Why Sky is Blue
# Why the Sky Is Blue
Here's the thing that makes this question so satisfying: the sky isn't actually blue. What you're seeing is a cosmic accident of physics that happens to perfectly match your eye's sensitivity.
## The Real Mechanism
Light from the sun is white—a blend of all colors mixed together. But the moment it enters Earth's atmosphere, something violent happens: it crashes into nitrogen and oxygen molecules that are *incredibly tiny* compared to the wavelength of light.
This collision has a name: **Rayleigh scattering**. And it's wildly biased. Blue light has a short wavelength—about 450 nanometers. Red light is nearly twice as long, around 700 nanometers. When light scatters off something much smaller than its wavelength, shorter wavelengths scatter *dramatically more* than longer ones. The physics: scattering intensity is inversely proportional to the fourth power of wavelength. That means blue light scatters roughly **ten times more** than red light.
So here's what's actually happening: sunlight enters the atmosphere, blue light gets knocked around in every direction by billions of air molecules, and your eyes receive blue light from everywhere in the sky except where the sun is. Red light mostly passes straight through. You see blue.
## Why Not Violet?
The sun actually emits *more* violet light than blue light. Violet scatters even more efficiently than blue. So why isn't the sky violet?

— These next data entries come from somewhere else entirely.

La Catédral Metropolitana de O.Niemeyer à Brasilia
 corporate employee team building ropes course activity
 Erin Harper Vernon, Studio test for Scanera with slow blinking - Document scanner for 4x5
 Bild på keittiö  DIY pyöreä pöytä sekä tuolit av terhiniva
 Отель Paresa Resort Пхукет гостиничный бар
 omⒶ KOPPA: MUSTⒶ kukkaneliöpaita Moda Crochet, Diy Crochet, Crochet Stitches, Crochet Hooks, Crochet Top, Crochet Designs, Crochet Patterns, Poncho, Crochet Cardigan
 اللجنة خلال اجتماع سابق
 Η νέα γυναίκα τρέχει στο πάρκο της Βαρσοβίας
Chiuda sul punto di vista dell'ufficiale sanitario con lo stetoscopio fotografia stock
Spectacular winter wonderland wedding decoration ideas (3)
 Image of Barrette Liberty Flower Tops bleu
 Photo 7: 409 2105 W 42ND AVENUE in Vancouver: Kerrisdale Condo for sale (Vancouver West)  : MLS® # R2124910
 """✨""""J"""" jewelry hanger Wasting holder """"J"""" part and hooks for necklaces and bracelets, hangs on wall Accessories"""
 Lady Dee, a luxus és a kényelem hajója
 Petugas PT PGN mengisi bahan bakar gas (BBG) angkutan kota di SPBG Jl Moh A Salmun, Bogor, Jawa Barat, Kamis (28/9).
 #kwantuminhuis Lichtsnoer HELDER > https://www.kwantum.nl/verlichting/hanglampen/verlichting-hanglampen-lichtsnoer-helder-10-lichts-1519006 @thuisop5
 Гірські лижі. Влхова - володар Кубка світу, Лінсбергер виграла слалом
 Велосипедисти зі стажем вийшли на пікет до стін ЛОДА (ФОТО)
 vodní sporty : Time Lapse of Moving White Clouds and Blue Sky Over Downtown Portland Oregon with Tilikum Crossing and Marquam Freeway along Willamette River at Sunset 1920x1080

Two reasons: First, your eye is much more sensitive to blue than violet—our color perception evolved around what the sun actually delivers to the ground. Second, the sun emits less violet in the first place, and some of that violet gets absorbed by ozone in the upper atmosphere before it can scatter. Blue wins the competition.
## Why Sunsets Are Red
At sunset, sunlight travels through *much more* atmosphere to reach your eyes—the light path is longer at an angle. By the time it arrives, almost all the blue light has been scattered away in other directions. Only the longer wavelengths (red, orange, yellow) make it through to you. The sky ahead of the sun appears red because you're seeing the light that survived the long journey. Behind you, the sky is still blue because you're looking at light that hasn't traveled as far.
## The Quotable Compression
The sky is blue because blue light is impatient—it scatters off air molecules so aggressively that it bounces in every direction, while red light politely passes straight through.
**Real-world grounding:** This is why clear mountain air looks deeper blue—less particulate matter to scatter the blue light away. And why polluted cities have hazy, washed-out skies—dust and pollution particles are big enough to scatter all wavelengths equally, destroying the selective blue effect.